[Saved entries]
>>>

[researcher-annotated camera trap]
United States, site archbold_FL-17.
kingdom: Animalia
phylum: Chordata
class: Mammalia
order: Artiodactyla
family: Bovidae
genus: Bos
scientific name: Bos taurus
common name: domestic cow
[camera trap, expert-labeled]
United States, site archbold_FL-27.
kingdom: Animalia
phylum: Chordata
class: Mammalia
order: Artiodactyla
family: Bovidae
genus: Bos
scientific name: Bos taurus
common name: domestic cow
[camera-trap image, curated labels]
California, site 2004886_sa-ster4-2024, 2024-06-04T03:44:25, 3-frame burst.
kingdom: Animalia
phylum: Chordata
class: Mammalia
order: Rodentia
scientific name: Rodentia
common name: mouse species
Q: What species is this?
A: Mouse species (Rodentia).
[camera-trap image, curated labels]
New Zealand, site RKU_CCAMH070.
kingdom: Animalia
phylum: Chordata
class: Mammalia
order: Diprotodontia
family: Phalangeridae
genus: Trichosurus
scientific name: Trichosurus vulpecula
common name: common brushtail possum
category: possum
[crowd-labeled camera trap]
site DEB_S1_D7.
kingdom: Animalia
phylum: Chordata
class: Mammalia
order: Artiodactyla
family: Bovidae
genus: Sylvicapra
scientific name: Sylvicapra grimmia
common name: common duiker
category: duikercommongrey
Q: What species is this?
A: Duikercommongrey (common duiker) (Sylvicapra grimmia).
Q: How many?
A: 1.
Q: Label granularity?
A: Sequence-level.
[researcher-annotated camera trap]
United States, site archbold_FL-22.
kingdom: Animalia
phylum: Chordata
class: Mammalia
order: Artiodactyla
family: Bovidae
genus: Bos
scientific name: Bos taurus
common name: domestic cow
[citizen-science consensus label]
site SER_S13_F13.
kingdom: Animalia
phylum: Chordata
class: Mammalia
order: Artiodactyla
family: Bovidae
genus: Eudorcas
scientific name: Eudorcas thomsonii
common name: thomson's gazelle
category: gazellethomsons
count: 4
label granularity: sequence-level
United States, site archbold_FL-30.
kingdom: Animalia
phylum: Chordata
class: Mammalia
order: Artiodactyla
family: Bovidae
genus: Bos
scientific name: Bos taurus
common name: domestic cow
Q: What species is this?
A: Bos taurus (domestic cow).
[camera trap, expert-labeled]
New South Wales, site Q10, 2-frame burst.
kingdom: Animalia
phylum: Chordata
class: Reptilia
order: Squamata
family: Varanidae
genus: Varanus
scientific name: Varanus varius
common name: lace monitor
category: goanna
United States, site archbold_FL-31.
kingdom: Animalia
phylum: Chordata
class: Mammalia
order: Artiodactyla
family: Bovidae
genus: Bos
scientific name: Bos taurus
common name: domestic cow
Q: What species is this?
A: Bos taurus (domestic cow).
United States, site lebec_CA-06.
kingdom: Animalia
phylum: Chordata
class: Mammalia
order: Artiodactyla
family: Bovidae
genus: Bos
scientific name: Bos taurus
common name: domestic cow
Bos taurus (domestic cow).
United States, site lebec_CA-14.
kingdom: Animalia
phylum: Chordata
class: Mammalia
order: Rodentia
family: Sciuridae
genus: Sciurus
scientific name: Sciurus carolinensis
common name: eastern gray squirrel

<<<

Problem to solve:
Wherever a line contains the string "frame", copy that line from the data.

Solution to this exercise:
California, site 2004886_sa-ster4-2024, 2024-06-04T03:44:25, 3-frame burst.
New South Wales, site Q10, 2-frame burst.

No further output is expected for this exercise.